We downloaded the SNV data of 502 LUAD patients, and subgrouped based on the risk score. Each figure of the mutation landscape indicated the top 20 genes with the highest mutation frequency, and their mutations types were labeled with different colors (Fig. 7). The upper and right bar graph represented the total number of mutations in each sample, and the mutation frequency of each gene in all samples. It is revealed that genes with a higher mutation frequency in the high-risk group were consistent with those in the low-risk group, while their mutation frequencies were higher in the high-risk group [TP53 (53%), TTN (50%), MUC16 (42%), CSMD3 (40%), and RYR2 (39%)].

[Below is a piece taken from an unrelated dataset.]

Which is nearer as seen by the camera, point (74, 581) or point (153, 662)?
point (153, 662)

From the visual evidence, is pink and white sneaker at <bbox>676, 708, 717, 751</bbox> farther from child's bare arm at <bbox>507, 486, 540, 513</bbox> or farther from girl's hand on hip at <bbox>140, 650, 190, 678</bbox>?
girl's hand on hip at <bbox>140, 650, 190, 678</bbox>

To further explore the differences in biological functions and pathways between the high-risk group and low-risk group, the DESeq2 package was used to analyze expression levels of DEGs between the high-risk group and low-risk group (logFC > 1, FDR < 0.05). DEGs screened out from both groups were later subjected to GO and KEGG enrichment analysis. The results of pathway enrichment and GO enrichment were shown in Fig. 8, and Additional file 7, 8: Table S3–S4. It is shown multiple pathways were enriched in the metabolism. In detail, the mainly enriched pathways included the neuroactive ligand-receptor interaction, metabolism of xenobiotics by cytochrome P450, steroid hormone biosynthesis, staphylococcus aureus infection pathway, IL-17 signaling pathway, retinol metabolic pathway, etc. The results of GO enrichment showed that the biological functions and processes of DEGs were mainly enriched in the keratinization, axoneme assembly, and microtubule bundle formation. Enrichment results could support the reasons for the variations in the prognosis of LUAD from a functional level. Moreover, some pathways and functions were identified closely correlated to ferroptosis or iron metabolism, which provided references for further research.

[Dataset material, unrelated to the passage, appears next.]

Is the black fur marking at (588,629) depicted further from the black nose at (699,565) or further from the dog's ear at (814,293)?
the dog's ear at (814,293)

According to the threshold of risk score, the correlation between risk score and immune status in LUAD patients was further explored. We obtained a total of 29 immune-related gene sets involving multiple immune cells and immune-related functions or pathways. To quantify the enrichment degree of transcriptome data in the 29 immune gene sets, separate enrichment scores for each paring of a sample between the high-risk risk and low-risk group were estimated by the ssGSEA and compared by depicting a boxplot (Fig. 9). The enrichment scores of concentrations of immune cell genes in aDCs, iDCs, B-cells, mast cells, neutrophils, NK cells, T helper cells, Th2 cells and TIL were significantly different between the high-risk group and low-risk group (p < 0.05). Besides, the enrichment scores of these immune function gene sets in HLA, inflammation promoting, MHC class I, T cell co-stimulation and type II IFN response were also significantly different between groups (p < 0.05).